[Tasks]
a: In the article on foreclosures, what share of all homes on the market did foreclosures make up in the third quarter of 2011?
b: Write the next few sentences of the article on foreclosures, picking up after its final sentence.

NEW YORK (MainStreet) — Foreclosures accounted for 20% of all homes on the market in the third quarter of 2011, according to RealtyTrac. The percentage of foreclosures, also known as distressed properties, on the market dropped from 22% the second quarter of 2011 and 30% in the third quarter of 2010.
Daren Blomquist, RealtyTrac's director of marketing communications, says that the percentage decrease can partly be attributed to processing and title issues that are limiting the supply of foreclosures on the market.
However, “we are starting to see demand for homes pick back up, which is helping to dilute the percentage of foreclosure sales,” he says.
RealtyTrac expects the percentage of distressed properties for sale to remain steady in the coming months as the increasing demand for homes is balanced out by a growing number of filings making it through the system.
Currently, distressed properties are still being sold well below market price.

[Material provided]
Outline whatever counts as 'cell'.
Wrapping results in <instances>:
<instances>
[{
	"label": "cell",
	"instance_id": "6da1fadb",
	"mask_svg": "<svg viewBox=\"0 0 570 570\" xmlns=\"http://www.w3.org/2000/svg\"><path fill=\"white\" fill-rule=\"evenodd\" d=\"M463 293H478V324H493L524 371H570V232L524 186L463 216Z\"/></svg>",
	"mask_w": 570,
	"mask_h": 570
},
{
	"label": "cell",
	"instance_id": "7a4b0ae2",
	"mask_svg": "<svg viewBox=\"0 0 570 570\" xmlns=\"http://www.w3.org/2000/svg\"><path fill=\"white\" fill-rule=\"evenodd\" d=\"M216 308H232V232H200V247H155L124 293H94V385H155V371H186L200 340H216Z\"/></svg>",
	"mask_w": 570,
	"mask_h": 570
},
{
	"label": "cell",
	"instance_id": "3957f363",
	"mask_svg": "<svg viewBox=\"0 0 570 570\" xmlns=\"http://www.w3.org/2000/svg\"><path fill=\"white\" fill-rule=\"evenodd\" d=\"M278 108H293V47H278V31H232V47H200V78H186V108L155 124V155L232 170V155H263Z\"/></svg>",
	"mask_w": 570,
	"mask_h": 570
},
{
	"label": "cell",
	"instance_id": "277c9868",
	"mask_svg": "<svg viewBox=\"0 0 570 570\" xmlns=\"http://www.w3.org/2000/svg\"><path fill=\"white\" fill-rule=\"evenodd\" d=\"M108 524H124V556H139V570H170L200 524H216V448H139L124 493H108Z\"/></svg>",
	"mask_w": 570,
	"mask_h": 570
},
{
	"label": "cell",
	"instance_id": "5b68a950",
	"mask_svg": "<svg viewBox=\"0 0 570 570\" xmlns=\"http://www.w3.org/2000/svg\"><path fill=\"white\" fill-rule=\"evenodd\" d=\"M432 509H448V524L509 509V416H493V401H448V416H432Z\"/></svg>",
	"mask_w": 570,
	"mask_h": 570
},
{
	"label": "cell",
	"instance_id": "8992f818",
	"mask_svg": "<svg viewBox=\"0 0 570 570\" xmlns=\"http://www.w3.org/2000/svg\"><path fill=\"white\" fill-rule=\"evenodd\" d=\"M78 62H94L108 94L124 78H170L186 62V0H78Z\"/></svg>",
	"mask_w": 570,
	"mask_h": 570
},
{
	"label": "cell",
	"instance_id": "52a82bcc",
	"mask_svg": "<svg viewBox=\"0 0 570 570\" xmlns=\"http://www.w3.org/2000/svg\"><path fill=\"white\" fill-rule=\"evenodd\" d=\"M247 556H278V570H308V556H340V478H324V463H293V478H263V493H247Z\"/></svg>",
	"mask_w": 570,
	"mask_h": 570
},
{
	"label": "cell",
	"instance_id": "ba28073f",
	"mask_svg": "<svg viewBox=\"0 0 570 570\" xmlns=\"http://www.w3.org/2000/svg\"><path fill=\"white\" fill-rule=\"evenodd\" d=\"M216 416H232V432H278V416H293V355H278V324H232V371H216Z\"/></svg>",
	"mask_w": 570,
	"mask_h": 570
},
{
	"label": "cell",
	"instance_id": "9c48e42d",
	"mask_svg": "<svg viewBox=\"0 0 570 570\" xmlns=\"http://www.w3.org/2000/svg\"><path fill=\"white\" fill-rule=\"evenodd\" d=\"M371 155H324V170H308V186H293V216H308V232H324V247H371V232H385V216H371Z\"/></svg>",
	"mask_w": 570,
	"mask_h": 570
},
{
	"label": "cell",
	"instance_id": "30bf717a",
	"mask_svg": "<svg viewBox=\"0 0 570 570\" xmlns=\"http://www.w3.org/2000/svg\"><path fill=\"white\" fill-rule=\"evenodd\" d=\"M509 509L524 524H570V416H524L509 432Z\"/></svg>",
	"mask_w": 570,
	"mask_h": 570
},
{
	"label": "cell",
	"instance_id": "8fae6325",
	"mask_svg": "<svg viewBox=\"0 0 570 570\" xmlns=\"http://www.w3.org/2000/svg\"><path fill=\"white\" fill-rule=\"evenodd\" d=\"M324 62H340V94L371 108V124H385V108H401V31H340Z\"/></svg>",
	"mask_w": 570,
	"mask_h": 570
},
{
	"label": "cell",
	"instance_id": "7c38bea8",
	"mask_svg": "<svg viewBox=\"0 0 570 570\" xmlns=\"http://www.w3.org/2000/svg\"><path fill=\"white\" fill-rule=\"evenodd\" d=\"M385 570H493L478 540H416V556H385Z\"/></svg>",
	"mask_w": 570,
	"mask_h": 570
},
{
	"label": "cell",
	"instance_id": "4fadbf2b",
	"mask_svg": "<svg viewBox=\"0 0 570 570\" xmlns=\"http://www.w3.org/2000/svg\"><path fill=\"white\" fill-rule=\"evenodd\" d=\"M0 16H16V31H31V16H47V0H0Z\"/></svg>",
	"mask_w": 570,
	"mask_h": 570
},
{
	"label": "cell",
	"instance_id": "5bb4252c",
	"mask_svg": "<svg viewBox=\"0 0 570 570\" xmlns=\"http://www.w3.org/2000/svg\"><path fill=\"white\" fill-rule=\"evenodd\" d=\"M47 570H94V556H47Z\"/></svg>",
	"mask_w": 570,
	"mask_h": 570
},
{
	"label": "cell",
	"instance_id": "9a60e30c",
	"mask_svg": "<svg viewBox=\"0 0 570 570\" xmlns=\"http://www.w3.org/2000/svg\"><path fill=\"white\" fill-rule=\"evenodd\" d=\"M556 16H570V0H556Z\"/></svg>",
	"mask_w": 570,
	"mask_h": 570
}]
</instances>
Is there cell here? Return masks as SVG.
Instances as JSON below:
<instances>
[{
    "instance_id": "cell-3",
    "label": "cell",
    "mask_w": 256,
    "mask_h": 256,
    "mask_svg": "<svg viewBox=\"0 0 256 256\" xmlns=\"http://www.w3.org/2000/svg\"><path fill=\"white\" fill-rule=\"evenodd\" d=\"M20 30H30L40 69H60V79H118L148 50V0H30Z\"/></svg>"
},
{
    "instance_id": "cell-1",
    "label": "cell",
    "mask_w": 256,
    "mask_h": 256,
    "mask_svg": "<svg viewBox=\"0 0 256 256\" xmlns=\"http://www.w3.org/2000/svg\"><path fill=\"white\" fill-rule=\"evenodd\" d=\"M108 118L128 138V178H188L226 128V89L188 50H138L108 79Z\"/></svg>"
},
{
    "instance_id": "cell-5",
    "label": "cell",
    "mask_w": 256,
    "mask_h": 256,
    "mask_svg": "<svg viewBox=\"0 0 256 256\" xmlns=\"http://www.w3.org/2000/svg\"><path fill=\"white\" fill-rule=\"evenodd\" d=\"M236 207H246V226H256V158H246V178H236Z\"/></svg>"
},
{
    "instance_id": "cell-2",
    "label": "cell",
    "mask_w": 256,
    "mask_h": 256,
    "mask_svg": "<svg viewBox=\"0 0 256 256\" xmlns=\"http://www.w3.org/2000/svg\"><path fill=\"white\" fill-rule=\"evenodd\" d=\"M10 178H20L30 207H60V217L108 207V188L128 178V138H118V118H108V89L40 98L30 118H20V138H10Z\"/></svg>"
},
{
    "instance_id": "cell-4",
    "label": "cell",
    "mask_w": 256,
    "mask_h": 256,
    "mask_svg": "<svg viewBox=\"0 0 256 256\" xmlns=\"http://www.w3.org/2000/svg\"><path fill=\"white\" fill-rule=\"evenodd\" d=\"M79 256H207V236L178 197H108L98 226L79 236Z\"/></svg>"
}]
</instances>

[Response list]
a: 20%

b:
According to the firm’s estimates, the average sales price of foreclosed or bank-owned homes in the third quarter of 2011 was $165,322. The price tag is 34% below the average sales price of homes not in foreclosure. It matches the foreclosure discount posted in the second quarter, but is below the 37% discount exhibited in the third quarter of 2010.
State by state, Nevada continues to have the highest percentage of foreclosure-related sales, with distressed properties accounting for nearly 57% of all residential transactions during the third quarter.
California and Arizona followed with 44% and 43% of total residential property sales in the third quarter coming from foreclosures, respectively. Other states with a high percentage of foreclosure-related sales include Georgia, Colorado and Michigan.